- [Action item] Exact repetition of a range: find the line containing "درختان صورتی خیابان ولیعصر" and the line containing "在土井Inthanon国家公" in the material below, then repeat both and all lines between them, leaving pictures out.

- [Records for the task]
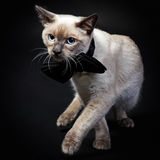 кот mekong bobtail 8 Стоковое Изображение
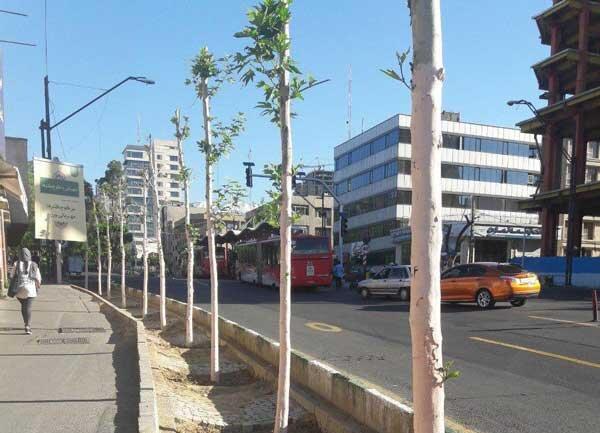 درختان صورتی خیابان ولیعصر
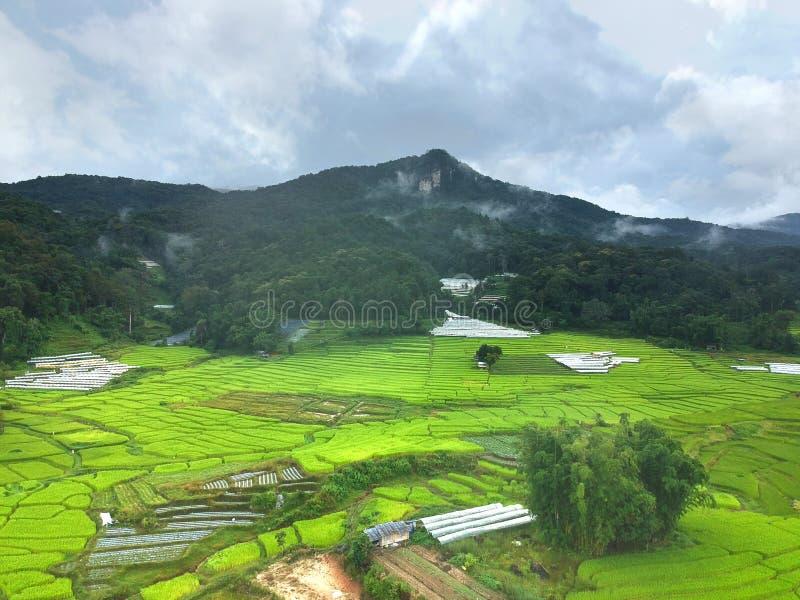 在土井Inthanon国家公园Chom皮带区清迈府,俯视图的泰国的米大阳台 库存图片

--

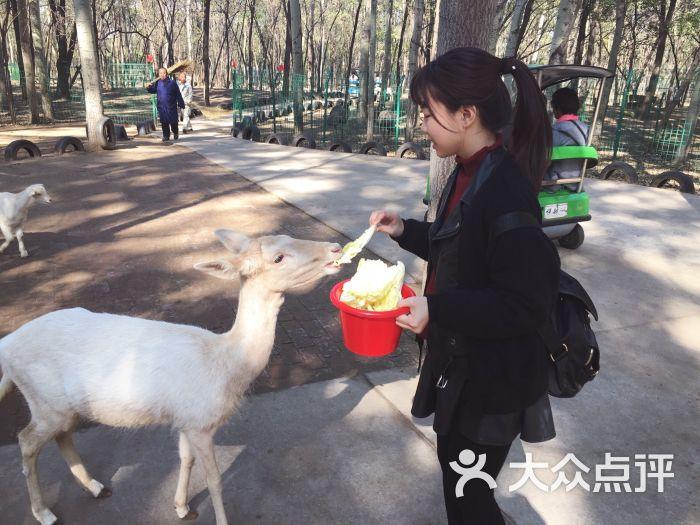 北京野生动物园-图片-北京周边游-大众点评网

- [Task result]
 درختان صورتی خیابان ولیعصر
 在土井Inthanon国家公园Chom皮带区清迈府,俯视图的泰国的米大阳台 库存图片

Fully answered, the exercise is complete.